Sunday, January 26, 2014

Drowning Pool vamped it up for Joe Gee's skillful lens, #CoastWestMusicFest, #ArtWalkerFiles, 7-7-2014

It is conservative to say that Coast West Music Festival and the Lakeshore Art Festival raised a few eyebrows with their success. My reading of the social media indicates every guest found one or two features greatly to his or her liking. I heard great praise for Drowning Pool and their engagement with fans in Muskegon. Here Comes the Mummies, and I think they dress up as mummies, also raised my notice metre pleasantly. One perpetual volunteer I'll call Bronx Eddie worked the gate or safety every night with his wife except the night off to see Drowning Pool.

I wish to tip my hat to Muskegon photographers, a community of camera professionals that includes the Muskegon Camera Club, MLive photographers, other photojournalists and members of the Muskegon is Beautiful Facebook Group.
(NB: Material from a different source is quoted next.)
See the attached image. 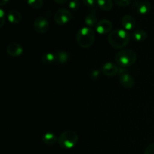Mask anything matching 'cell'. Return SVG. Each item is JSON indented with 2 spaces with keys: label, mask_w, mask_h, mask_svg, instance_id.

I enjoyed seeing Ken Stevens with camera and MLive backpack exiting the gate numerous times. I delighted in seeing Dave Johnson in a flimsy transparent poncho snapping photographs on the rain day with Foghat and Cheap Trick. We had genuine fog in Muskegon for Foghat. He posted almost a hundred pictures from that day. He composed a great series of Delilah DeWylde performing advanced gymnastics on her cello, the most daring poses I've noticed. All these postings began a feedback loop that drove attendance. Johnson's photographs proved that Coast West was for real. Likewise, Jeanne Vollmer gave her editor Cindy Price plenty of choice images to run in the weekly Lakeshore-Examiner. She worked with telephoto long into the three song encores that began a tradition at Coast West. What? Chicago saved Twenty-Five or Six to Four for the last song of an encore. Cheap Trick saved Surrender, Mommy's All Right Daddy's All Right, for their final song of an extended encore. Vollmer kept on her vision quest until stage lights went dark.

This image by Joe Gee exemplifies the intimate mix of photography and social media practised at Coast West. Our performers spent a little time with us this year. Saw a fellow from Blue Oyster Cult meeting his lady at the gate with a hug and a VIP pass. Drowning Pool vamped it up for Gee's skillful lens, making this memorable shot. It's freshness and promise reminds me of a candid photograph of a very young Mick Jagger around an early Rolling Stones concert at a college in Georgia. This picture must be a buy for Drowning Pool.